Kebijakan publik penting diketahui oleh mahasiswa Program Magister Keperawatan untuk mengetahui sebuah kebijakan itu dibuat, agar kajian teoritis

dan ilmiah yang dilakukan dalam kelas menjadi lebih bermakna. Atas dasar inilah, dengan bimbingan Ibu Agustin Indracahyani, Ns. Skep, MS, mahasiswa S-2 Ilmu Keperawatan peminatan manajemen

mengadakan dua kali kunjungan dan

melakukan wawancara dengan Bapak Dede Yusuf Macan Effen, S. T, M.I, Pol, sebagai Ketua Komisi IX DPR RI periode 2014-2019 menyelesaikan rapat pada hari Kamis, 25 Oktober 2018 dan kunjungan kedua dilaksanakan pada tanggal 29 Oktober 2018. Dari hasil kunjungan ini, mendapatkan pengalaman dan pengetahuan dari pelaku pembuat kebijakan publik di bidang kesehatan. Dalam pertemuan kunjungan spesifik terkait pengawasan pelayanan Jaminan Kesehatan Nasional (JKN) terkait adanya tiga perdirjampelkes BPJS Kesehatan yang telah dicabut MA di Gedung Nusantara I, di Ruang Rapat Komisi IX DPR RI, dihadiri oleh beberapa stakeholder pada kunjungan pertama, dan pada kunjungan mahasiswa ke dua, Menteri Kesehatan Ibu Nilla F. Moeloek dan Direktur BPJS, Bpk Fachmi Idris menghadiri rapat.

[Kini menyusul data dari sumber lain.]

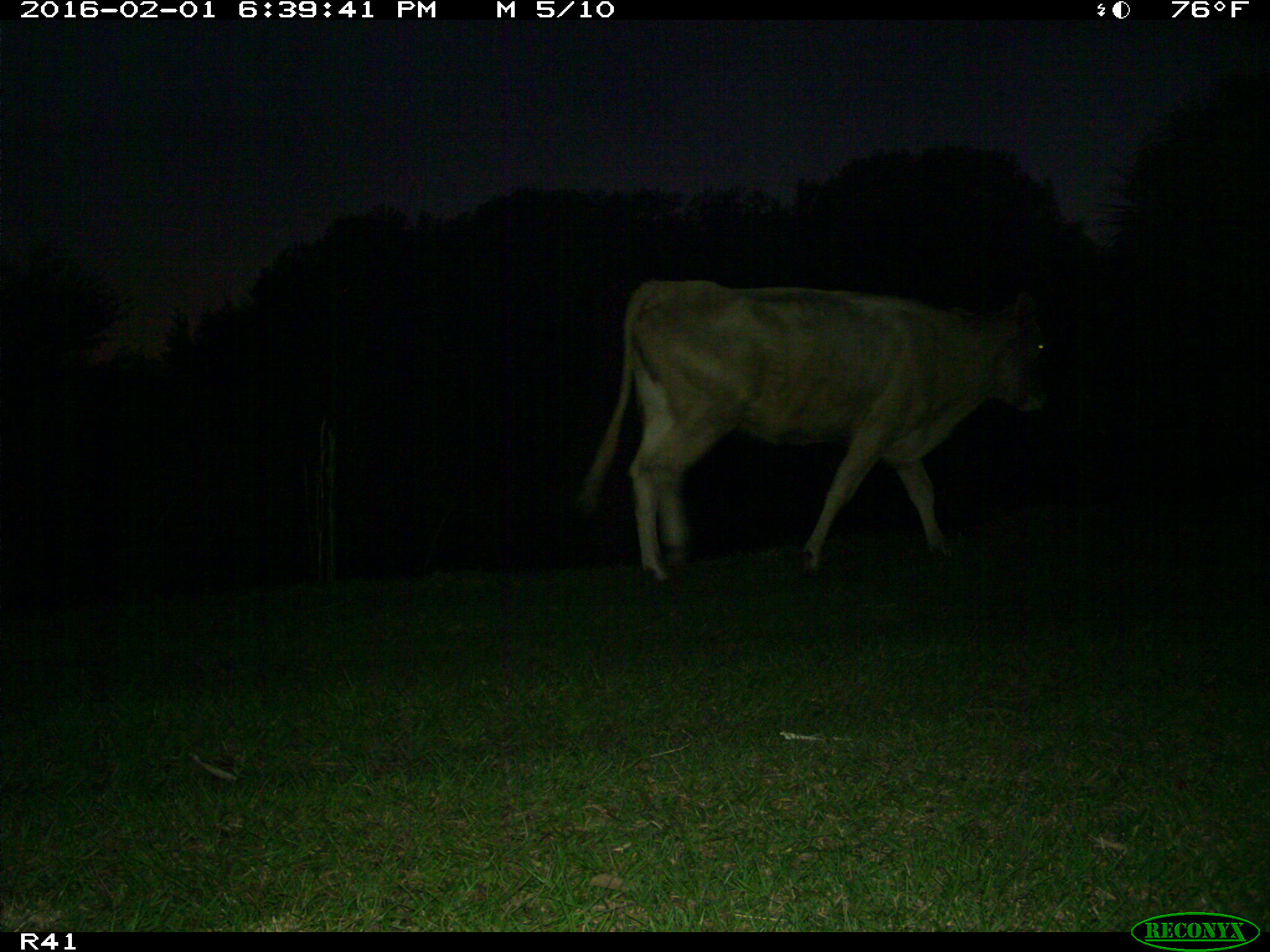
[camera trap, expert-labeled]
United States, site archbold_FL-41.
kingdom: Animalia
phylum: Chordata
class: Mammalia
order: Artiodactyla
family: Bovidae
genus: Bos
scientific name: Bos taurus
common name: domestic cow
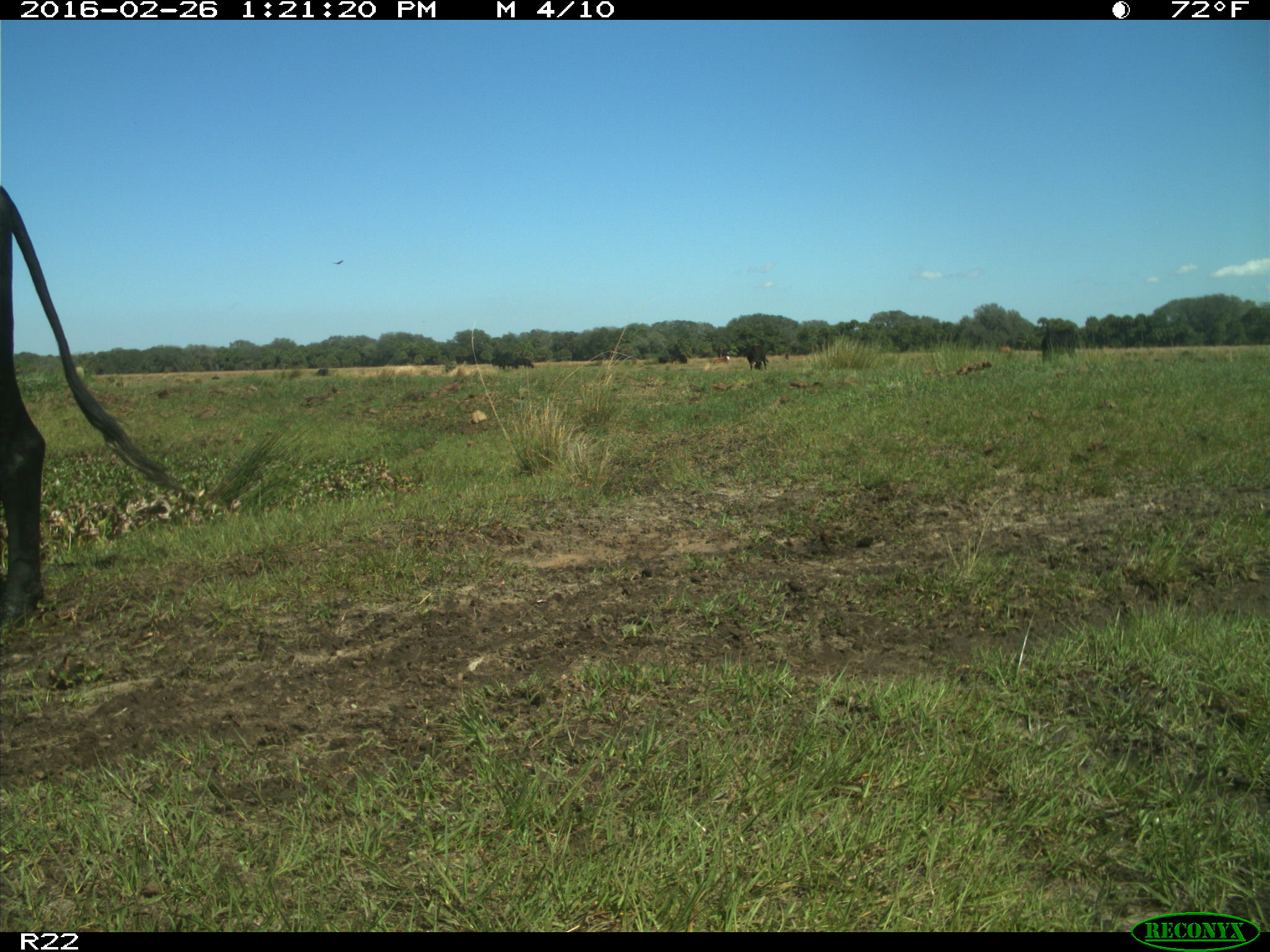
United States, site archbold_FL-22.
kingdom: Animalia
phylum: Chordata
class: Mammalia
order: Artiodactyla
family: Bovidae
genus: Bos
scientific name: Bos taurus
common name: domestic cow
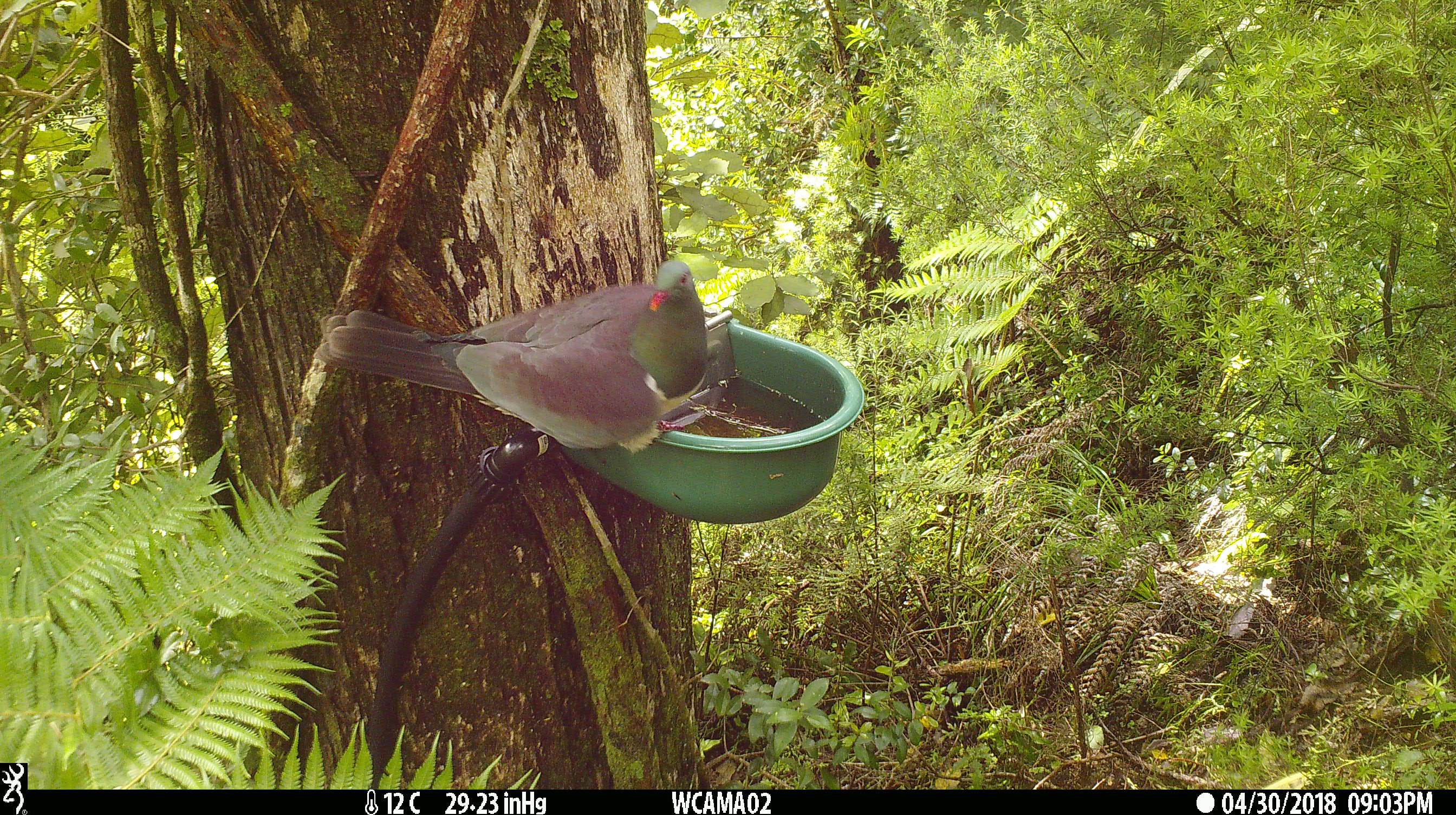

1.2 Tujuan Kunjungan A. Tujuan Umum 1. Mengetahui bagaimana suatu kebijakan publik dibuat. 2. Mengetahui berbagai landasan, kepentingan dan alasan yang melandasi suatu kebijakan. B. Tujuan Khusus 1. Sebagai agenda perkuliahan mata kuliah Kepemimpinan dan Kebijakan Pelayanan Keperawatan 2. Sebagai sarana berkomunikasi dan mengaplikasikan hasil diskusi saat perkuliahan Kepemimpinan dan Kebijakan Pelayanan Keperawatan 3. Sebagai sarana memperkenalkan mahasiswa FIK UI Program Manajemen mengikuti proses dalam pembuatan kebijakan publik.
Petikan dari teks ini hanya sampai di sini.